Interior ChinatownCharles Yu has form playing with genre. His first novel, How to Live Safely in a Science Fictional Universe, figures memory as time travel, squeezing a distinctly literary narrative about paternity and the construction of the self into the science fictional container of a time-loop story. It was possibly the first novel I read that made me realise, consciously, what SF could do as a genre.

Interior Chinatown pulls off a similar trick. Told in screenplay format (Yu has written for the show Westworld, among others), its protagonist is Willis Wu, bit-part actor in the cop drama Black and White. Willis, described in the script as Generic Asian Man, aspires to the impossible dream of becoming Kung Fu Guy,

maybe not a real, regular star, let’s not get crazy, we’re talking about Chinatown here, but perhaps a Very Special Guest Star, which for your people is the ceiling

This on page 26: the novel sets out its stall right from the beginning. Refracted through the lens of satire and of the detective show format, this is a story about the racism Asian people face in the US and the ways in which that racism limits what they can achieve and be.

Formally, the novel is a dazzling thing, layers of metatextuality and metaphor reinforcing each other to drive the point home. The screenplay format, which might look like a bit of a gimmick, is actually doing a fair amount of work: it allows Yu to talk about the roles people play or are assigned in a general sense; it summons up the idea of Hollywood and the TV industry as arbiters of how Americans – and Westerners in general – read the world; it illustrates how the stereotypes we see in the media control how people are treated in reality. Yu’s constructed universe has layers of reality to it: the world of Black and White is both fictional and “real” (real, that is, in the terms of the text), just as the world of How to Live Safely is both “real-to-the-text” and explicitly metaphorical. The screenplay format allows Yu to delineate the relationship between the fictional and the real.
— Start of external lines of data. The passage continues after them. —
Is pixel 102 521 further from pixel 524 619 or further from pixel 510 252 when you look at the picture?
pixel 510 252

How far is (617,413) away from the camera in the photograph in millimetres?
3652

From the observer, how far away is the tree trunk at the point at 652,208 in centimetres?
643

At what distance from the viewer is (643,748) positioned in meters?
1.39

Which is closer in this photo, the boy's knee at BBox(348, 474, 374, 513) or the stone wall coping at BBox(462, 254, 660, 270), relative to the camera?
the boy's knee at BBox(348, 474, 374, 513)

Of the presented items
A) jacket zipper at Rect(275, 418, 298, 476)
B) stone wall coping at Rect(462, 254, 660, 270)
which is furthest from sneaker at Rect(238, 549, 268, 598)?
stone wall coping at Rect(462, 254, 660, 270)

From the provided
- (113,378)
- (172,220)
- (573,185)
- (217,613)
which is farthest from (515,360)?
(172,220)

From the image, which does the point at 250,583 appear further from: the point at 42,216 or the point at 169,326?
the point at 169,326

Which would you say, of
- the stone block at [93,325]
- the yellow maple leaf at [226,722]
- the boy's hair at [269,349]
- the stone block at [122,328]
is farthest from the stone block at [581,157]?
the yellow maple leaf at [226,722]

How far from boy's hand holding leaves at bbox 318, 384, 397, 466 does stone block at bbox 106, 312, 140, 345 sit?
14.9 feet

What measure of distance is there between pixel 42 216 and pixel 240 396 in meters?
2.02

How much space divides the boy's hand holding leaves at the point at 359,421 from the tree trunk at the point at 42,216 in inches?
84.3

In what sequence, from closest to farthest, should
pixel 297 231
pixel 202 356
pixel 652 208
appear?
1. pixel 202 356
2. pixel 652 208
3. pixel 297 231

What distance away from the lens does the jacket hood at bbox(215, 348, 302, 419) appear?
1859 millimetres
It’s a genuinely clever conceit, one that makes Yu’s point – an important and necessary one – essentially on its own. That’s the book’s triumph and, for me, also its downfall. With the novel’s position laid out in its first fifty pages, there’s nowhere really for it to go. One of the great pleasures of How to Live Safely in a Science Fictional Universe is its narrative shape, the time loop giving it a cohesiveness, a sense of completion. Interior Chinatown has no such shape: things happen in Willis’ life, but they don’t – to my mind – advance or elaborate on the thematic arc. The novel’s brilliant form eclipses its narrative movement entirely.

This second novel of Yu’s would have made a fantastic short story. Even a novella! At novel length it’s merely interesting. Willis’ genericness, which of course is part of Yu’s point, nevertheless left me too little to grab onto to power the whole book. I wanted more character specificity, a tighter plot, a stronger story engine to chew on.